Huh? Sure, plenty of critters are going extinct. OK, sure, the 17 toed bullhorse is going extinct, but we still have a million of the 16 toed variety and the 18 toed variety. I guess we can also say anybody with dirt on the Clintons are also going extinct.
Is this big deal? Not really. It wasn't the end of the world when the dinosaurs died. It wasn't the end at the Great Flood. This isn't much different.
I disagree.
As someone who works in the medical field (and college education in organic chemistry, but never worked in this field except to utilize it in my writing, or incidentally as a paramedic around a HAZMAT scene), I think it's vitally important to preserve as many species as we can.
As an example, if a venomous snake becomes endangered, you'd be lucky if anyone would donate a dime.
Yet if it's a cute-faced monk seal (they are adorable animals), the bucks will roll in.
And here's my big point: life-saving meds come from the venom of dangerous reptiles. A drug called Beyetta--for example--is used very successfully to treat atrial fibrillation.....and it's processed from the venom of the pygmie rattler (Sistrurus miliaris). Contortostatin is a drug with a huge potential toward treating cancer patients. Apparently, it doesn't shrink tumors or prevent cancer, but what it does do is keep the cancer from spreading (metastizing). It doesn't work for blood cancers like leukemia, but it seems to work well on breast, lung, pancreatic, mesothelioma, ovarian cancer, and so on.

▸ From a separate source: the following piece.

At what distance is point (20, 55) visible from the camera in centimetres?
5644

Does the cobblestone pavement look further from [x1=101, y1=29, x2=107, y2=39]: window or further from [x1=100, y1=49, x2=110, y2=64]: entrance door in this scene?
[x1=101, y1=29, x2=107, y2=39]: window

It comes directly from the copperhead snake (Akiskodron contortis).
A valuabe diabetes med and Parkinson's med come from the venomous gila monster (Heloderma suspectum) lizard's venom.
And so on.
Even the guts of termites yielded bacteria valuable for making new novel antibiotics.
I don't even believe that diseases should be rendered extinct. Malaria is a horrible illness, but--believe it or not--malaria can be used to cure syphillis. This technique fell out of favor with the advent of antibiotics, but this technique was revived in the 1990s when a woman--infected with Lyme disease, which is a spirochete like syphillis, but in a different family--was allergic to the antibiotics used in Lyme disease, so they infected her with malaria (Malaria falciparum, the worst kind), and it worked.
They then treated the malaria with different drugs.
So, we never know when--in this age of DNA analysis and genetic engineering--a plant, animal, or germ may come in handy against some horrific plague, which seems more likely because the Earth is out of balance.